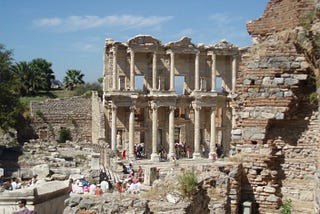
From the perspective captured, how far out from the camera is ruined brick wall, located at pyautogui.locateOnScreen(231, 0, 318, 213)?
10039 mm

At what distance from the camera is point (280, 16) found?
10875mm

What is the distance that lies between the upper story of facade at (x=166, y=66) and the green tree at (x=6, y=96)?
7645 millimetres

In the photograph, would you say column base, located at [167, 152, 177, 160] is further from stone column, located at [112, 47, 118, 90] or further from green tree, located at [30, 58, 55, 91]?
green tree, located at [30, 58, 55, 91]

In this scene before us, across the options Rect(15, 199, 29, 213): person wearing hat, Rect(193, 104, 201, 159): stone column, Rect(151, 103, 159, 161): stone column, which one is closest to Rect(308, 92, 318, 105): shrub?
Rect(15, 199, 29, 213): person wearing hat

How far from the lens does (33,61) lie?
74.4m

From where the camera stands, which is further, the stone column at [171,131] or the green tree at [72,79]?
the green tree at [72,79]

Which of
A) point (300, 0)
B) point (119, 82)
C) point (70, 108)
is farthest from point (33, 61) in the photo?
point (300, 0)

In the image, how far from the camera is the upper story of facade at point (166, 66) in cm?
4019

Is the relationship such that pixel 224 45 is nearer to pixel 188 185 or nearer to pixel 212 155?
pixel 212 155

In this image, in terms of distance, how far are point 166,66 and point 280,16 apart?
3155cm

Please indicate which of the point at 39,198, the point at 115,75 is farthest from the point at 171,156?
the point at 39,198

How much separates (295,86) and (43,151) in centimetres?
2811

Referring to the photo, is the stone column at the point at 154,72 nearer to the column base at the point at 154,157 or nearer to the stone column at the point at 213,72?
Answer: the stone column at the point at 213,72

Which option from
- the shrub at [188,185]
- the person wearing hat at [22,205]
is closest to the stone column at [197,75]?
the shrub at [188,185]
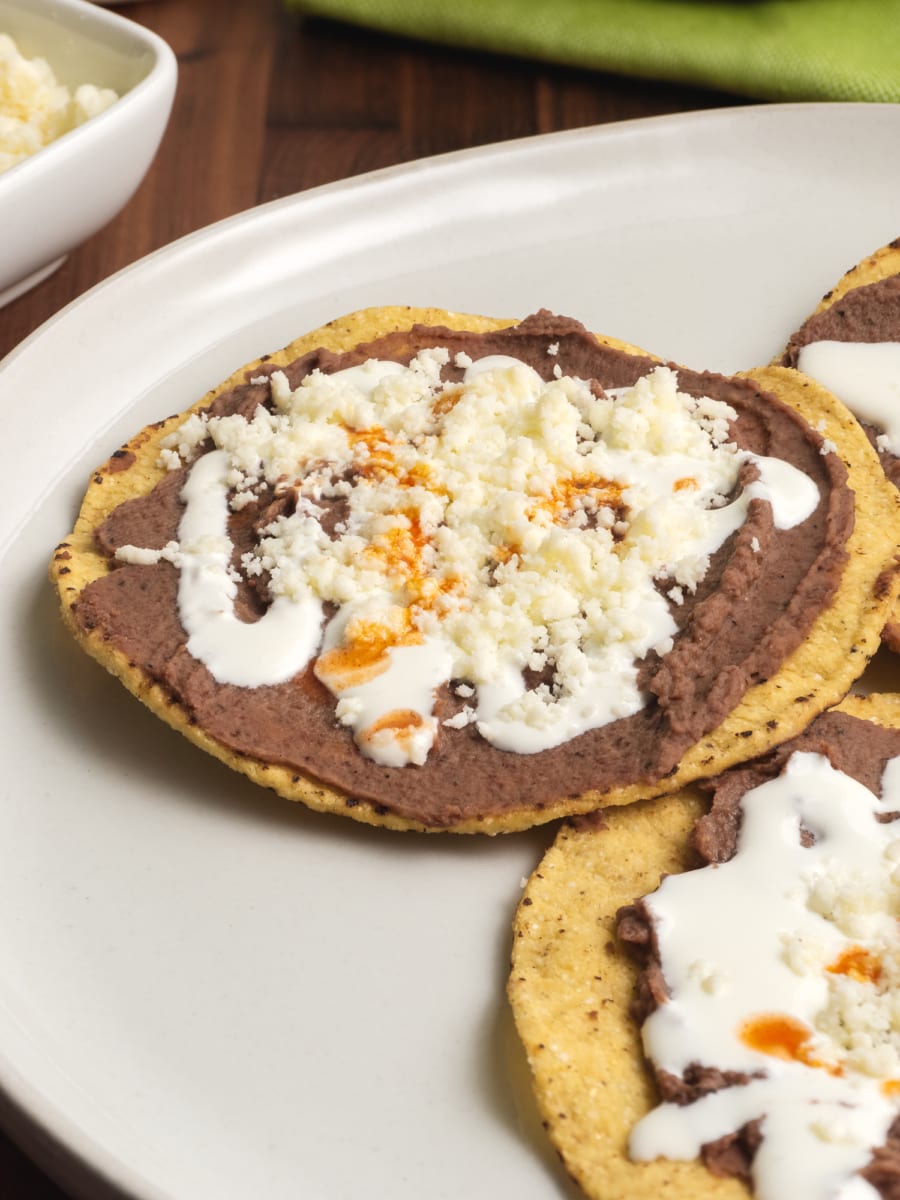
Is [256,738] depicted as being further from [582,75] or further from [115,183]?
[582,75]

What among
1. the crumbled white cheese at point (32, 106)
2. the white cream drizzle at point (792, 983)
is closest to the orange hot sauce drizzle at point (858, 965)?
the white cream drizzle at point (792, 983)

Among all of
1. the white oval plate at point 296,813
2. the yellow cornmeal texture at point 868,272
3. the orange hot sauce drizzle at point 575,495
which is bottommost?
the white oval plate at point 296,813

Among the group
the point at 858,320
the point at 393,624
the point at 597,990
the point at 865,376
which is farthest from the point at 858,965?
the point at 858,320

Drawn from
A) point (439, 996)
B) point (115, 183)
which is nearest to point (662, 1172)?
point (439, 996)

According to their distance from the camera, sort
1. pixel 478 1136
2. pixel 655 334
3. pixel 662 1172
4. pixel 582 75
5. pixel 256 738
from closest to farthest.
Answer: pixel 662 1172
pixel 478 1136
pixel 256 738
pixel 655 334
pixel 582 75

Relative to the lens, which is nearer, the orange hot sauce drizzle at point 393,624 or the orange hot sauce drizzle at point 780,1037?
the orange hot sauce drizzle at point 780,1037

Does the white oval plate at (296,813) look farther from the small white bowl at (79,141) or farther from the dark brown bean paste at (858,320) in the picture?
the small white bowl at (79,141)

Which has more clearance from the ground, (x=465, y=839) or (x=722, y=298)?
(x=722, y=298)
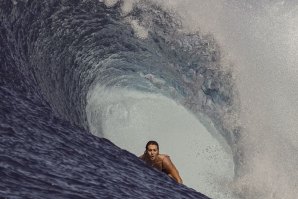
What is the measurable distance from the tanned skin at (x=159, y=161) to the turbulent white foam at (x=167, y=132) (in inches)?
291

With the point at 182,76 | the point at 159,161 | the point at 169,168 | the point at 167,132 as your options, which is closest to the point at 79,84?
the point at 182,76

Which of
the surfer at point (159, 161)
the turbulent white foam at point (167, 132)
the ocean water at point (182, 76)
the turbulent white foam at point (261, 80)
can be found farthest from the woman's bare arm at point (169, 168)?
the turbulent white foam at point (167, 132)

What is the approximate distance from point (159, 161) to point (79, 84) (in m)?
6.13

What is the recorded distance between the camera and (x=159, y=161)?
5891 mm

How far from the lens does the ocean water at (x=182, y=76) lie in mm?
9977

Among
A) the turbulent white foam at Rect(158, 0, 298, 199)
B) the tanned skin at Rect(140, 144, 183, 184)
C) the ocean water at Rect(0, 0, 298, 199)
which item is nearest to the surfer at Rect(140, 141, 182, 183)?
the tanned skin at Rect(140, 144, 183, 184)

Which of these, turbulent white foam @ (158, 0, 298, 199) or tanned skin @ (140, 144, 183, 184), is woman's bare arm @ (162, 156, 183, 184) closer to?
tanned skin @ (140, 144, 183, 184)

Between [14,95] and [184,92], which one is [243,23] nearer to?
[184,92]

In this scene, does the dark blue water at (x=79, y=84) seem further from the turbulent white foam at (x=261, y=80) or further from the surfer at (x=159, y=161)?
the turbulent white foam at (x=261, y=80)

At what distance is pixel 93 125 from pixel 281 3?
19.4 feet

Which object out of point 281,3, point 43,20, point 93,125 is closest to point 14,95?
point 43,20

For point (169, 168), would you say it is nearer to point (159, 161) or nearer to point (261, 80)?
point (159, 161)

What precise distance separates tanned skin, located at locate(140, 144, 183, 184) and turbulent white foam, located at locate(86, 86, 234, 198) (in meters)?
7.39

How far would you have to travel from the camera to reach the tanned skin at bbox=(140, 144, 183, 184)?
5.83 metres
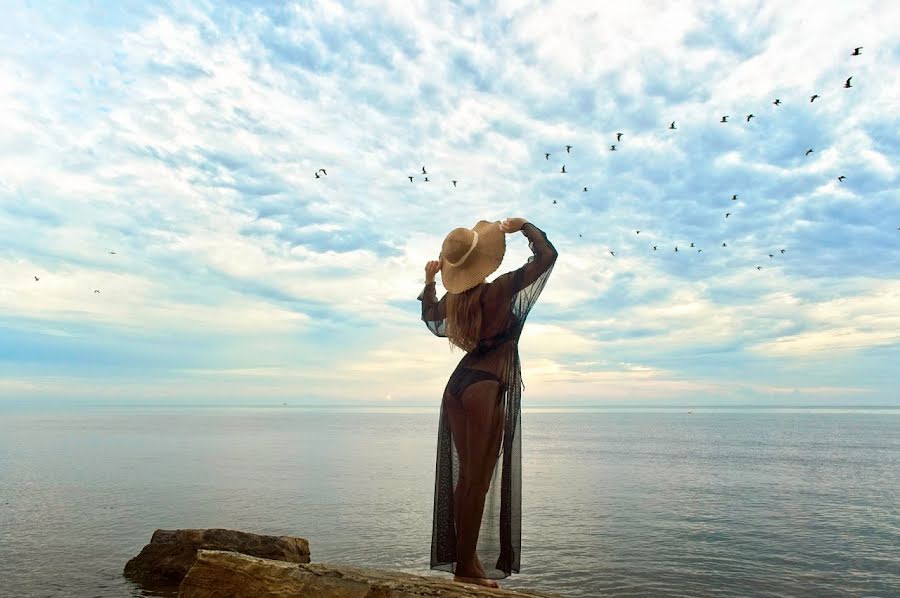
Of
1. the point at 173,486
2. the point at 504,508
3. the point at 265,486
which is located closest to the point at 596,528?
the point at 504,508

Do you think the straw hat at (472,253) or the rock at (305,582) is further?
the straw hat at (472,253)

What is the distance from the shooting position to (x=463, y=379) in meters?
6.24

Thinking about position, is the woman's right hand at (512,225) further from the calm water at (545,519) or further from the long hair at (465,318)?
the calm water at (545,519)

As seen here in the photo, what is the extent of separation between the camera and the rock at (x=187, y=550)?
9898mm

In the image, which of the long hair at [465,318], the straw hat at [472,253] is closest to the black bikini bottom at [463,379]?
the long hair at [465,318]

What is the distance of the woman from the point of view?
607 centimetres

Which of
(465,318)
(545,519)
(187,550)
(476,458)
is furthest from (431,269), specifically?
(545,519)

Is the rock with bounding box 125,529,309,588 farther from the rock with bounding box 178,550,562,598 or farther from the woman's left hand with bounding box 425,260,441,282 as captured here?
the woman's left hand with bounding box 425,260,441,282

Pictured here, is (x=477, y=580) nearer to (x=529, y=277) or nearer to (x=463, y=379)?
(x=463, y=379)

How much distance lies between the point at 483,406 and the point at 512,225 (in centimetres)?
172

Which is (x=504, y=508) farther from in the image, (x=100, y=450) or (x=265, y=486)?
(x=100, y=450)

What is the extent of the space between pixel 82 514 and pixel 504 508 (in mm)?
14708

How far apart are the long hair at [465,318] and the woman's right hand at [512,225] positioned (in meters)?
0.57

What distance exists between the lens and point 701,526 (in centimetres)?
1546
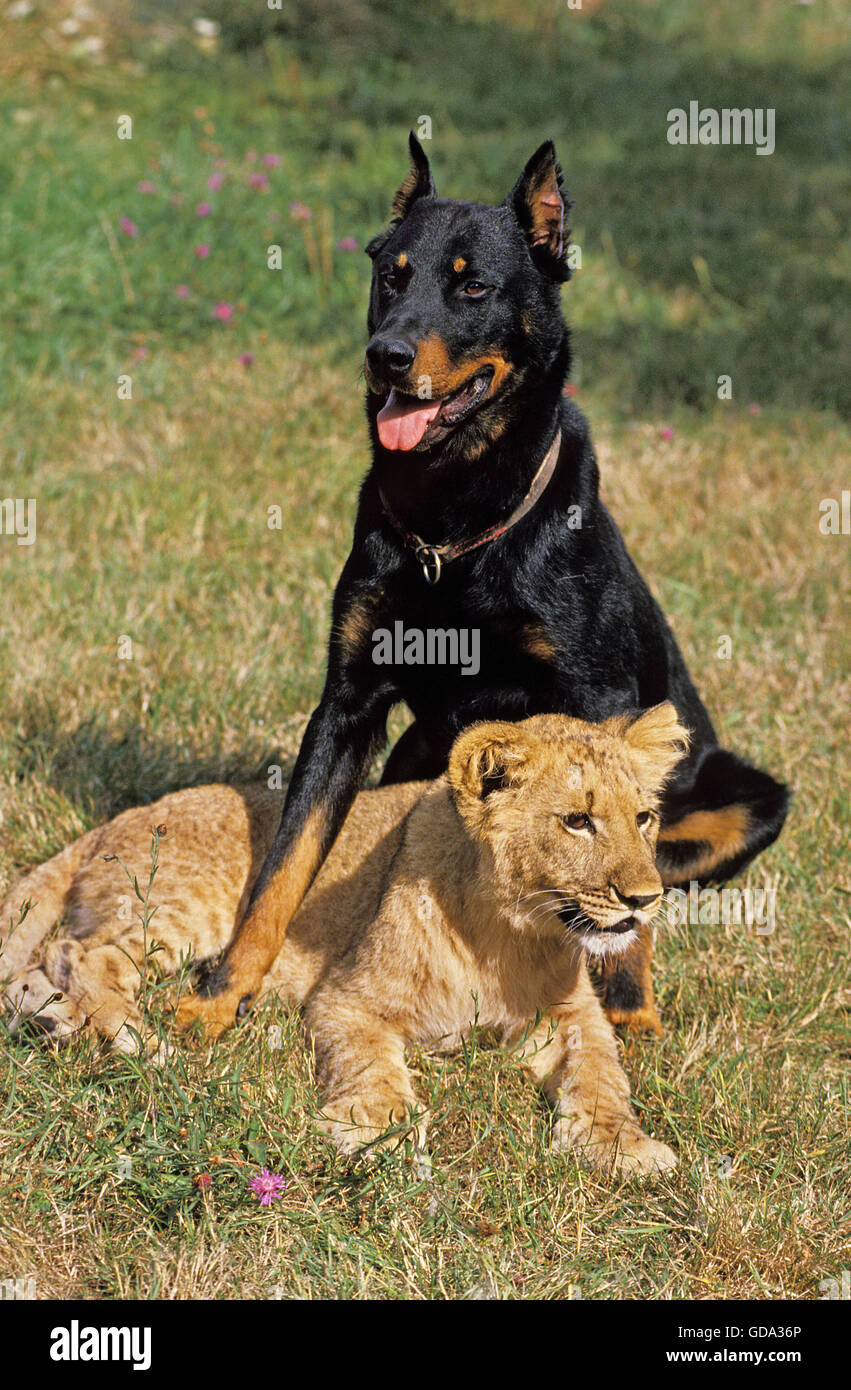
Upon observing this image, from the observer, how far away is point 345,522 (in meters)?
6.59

━━━

Skip the images and write out the rest of the listing exactly.

From the perspective captured, how far out from the camera is ruined brick wall, located at pyautogui.locateOnScreen(231, 0, 318, 213)?
10039 mm

At what distance from the camera is point (280, 16) found?
10875mm

What is the distance that lies between the upper story of facade at (x=166, y=66) and the green tree at (x=6, y=96)?
7645 millimetres

In the photograph, would you say column base, located at [167, 152, 177, 160] is further from stone column, located at [112, 47, 118, 90] or further from green tree, located at [30, 58, 55, 91]?
green tree, located at [30, 58, 55, 91]

In this scene before us, across the options Rect(15, 199, 29, 213): person wearing hat, Rect(193, 104, 201, 159): stone column, Rect(151, 103, 159, 161): stone column, which one is closest to Rect(308, 92, 318, 105): shrub?
Rect(15, 199, 29, 213): person wearing hat

How far from the lens does (33,61) lie?
74.4m

From where the camera stands, which is further, the stone column at [171,131] or the green tree at [72,79]?
the green tree at [72,79]

Which of
A) point (300, 0)
B) point (119, 82)
C) point (70, 108)
is farthest from point (33, 61) in the photo?
point (300, 0)

In the image, how far from the camera is the upper story of facade at point (166, 66) in cm?
4019

Is the relationship such that pixel 224 45 is nearer to pixel 188 185 or nearer to pixel 212 155?
pixel 212 155

In this image, in terms of distance, how far are point 166,66 and point 280,16 apart?
3155cm

Please indicate which of the point at 39,198, the point at 115,75 is farthest from the point at 171,156?
the point at 39,198

How much separates (295,86) and (43,151) in centimetres?
2811

Referring to the photo, is the stone column at the point at 154,72 nearer to the column base at the point at 154,157 or nearer to the stone column at the point at 213,72?
Answer: the stone column at the point at 213,72

Which option from
- the shrub at [188,185]
- the person wearing hat at [22,205]
is closest to the stone column at [197,75]?
the shrub at [188,185]
Is [256,738] depicted as being further from [582,75] or further from [115,183]?
[582,75]

What among
1. the crumbled white cheese at point (32, 106)
2. the white cream drizzle at point (792, 983)
is closest to the orange hot sauce drizzle at point (858, 965)?
the white cream drizzle at point (792, 983)

Among all of
1. the white oval plate at point 296,813
2. the yellow cornmeal texture at point 868,272
3. the orange hot sauce drizzle at point 575,495
which is bottommost?
the white oval plate at point 296,813

Among the group
the point at 858,320
the point at 393,624
the point at 597,990
the point at 865,376
which is farthest from the point at 858,965?
the point at 858,320

Drawn from
A) point (439, 996)
B) point (115, 183)
which is nearest to point (662, 1172)?
point (439, 996)

According to their distance from the camera, sort
1. pixel 478 1136
2. pixel 655 334
3. pixel 662 1172
4. pixel 582 75
5. pixel 256 738
from closest to farthest.
Answer: pixel 662 1172
pixel 478 1136
pixel 256 738
pixel 655 334
pixel 582 75

Relative to the lens, which is nearer, the orange hot sauce drizzle at point 393,624 or the orange hot sauce drizzle at point 780,1037?
the orange hot sauce drizzle at point 780,1037

Does the white oval plate at (296,813) look farther from the small white bowl at (79,141) or farther from the dark brown bean paste at (858,320) in the picture?
the small white bowl at (79,141)

Which has more clearance from the ground, (x=465, y=839) or (x=722, y=298)?
(x=722, y=298)
What is the measurable distance from the tanned skin at (x=159, y=161) to the turbulent white foam at (x=167, y=132) (in inches)?
291

With the point at 182,76 | the point at 159,161 | the point at 169,168 | the point at 167,132 as your options, which is closest to the point at 79,84?
the point at 182,76

Which of
the surfer at point (159, 161)
the turbulent white foam at point (167, 132)
the ocean water at point (182, 76)
the turbulent white foam at point (261, 80)
can be found farthest from the woman's bare arm at point (169, 168)?
the turbulent white foam at point (167, 132)

What is the approximate distance from point (159, 161) to point (79, 84) (in m)?
6.13

What is the recorded distance between the camera and (x=159, y=161)?
5891 mm

How far from the lens does the ocean water at (x=182, y=76) lie in mm?
9977

Among
A) the turbulent white foam at Rect(158, 0, 298, 199)
B) the tanned skin at Rect(140, 144, 183, 184)
C) the ocean water at Rect(0, 0, 298, 199)
which item is nearest to the surfer at Rect(140, 141, 182, 183)?
the tanned skin at Rect(140, 144, 183, 184)

Which of these, turbulent white foam @ (158, 0, 298, 199) or tanned skin @ (140, 144, 183, 184), is woman's bare arm @ (162, 156, 183, 184) closer to?
tanned skin @ (140, 144, 183, 184)

Between [14,95] and [184,92], which one is [243,23] nearer to?
[184,92]

In this scene, does the dark blue water at (x=79, y=84) seem further from the turbulent white foam at (x=261, y=80) or further from the surfer at (x=159, y=161)?
the turbulent white foam at (x=261, y=80)

At what distance is pixel 93 125 from pixel 281 3?
19.4 feet

Which object out of point 281,3, point 43,20, point 93,125 is closest to point 14,95?
point 43,20

For point (169, 168), would you say it is nearer to point (159, 161) or nearer to point (261, 80)?
point (159, 161)

What precise distance separates tanned skin, located at locate(140, 144, 183, 184) and turbulent white foam, located at locate(86, 86, 234, 198) (in meters)?
7.39

How far would you have to travel from the camera to reach the tanned skin at bbox=(140, 144, 183, 184)?
5.83 metres
Of
1. the point at 173,486
2. the point at 504,508
3. the point at 265,486
which is located closest to the point at 596,528?
the point at 504,508

Do you think the straw hat at (472,253) or the rock at (305,582) is further?
the straw hat at (472,253)

What is the distance from the shooting position to (x=463, y=379) in meters?
6.24

Thinking about position, is the woman's right hand at (512,225) further from the calm water at (545,519) or further from the long hair at (465,318)?
the calm water at (545,519)

As seen here in the photo, what is the extent of separation between the camera and the rock at (x=187, y=550)?
9898mm

In the image, which of the long hair at [465,318], the straw hat at [472,253] is closest to the black bikini bottom at [463,379]?
the long hair at [465,318]

What is the distance of the woman from the point of view?
607 centimetres

Which of
(465,318)
(545,519)
(187,550)
(476,458)
is furthest from (431,269), specifically?
(545,519)

Is the rock with bounding box 125,529,309,588 farther from the rock with bounding box 178,550,562,598 or farther from the woman's left hand with bounding box 425,260,441,282 as captured here?
the woman's left hand with bounding box 425,260,441,282

Pictured here, is (x=477, y=580) nearer to (x=529, y=277) or nearer to (x=463, y=379)?
(x=463, y=379)

How much distance lies between the point at 483,406 and the point at 512,225 (in centimetres)?
172

Which is (x=504, y=508) farther from in the image, (x=100, y=450) or (x=265, y=486)?
(x=100, y=450)

What is the extent of the space between pixel 82 514 and pixel 504 508 (in mm)?
14708

How far apart are the long hair at [465,318] and the woman's right hand at [512,225] positioned (in meters)?
0.57

What distance exists between the lens and point 701,526 (in centimetres)?
1546
Upon observing this image, from the observer, how far away is point 345,522 (in meters)?
6.59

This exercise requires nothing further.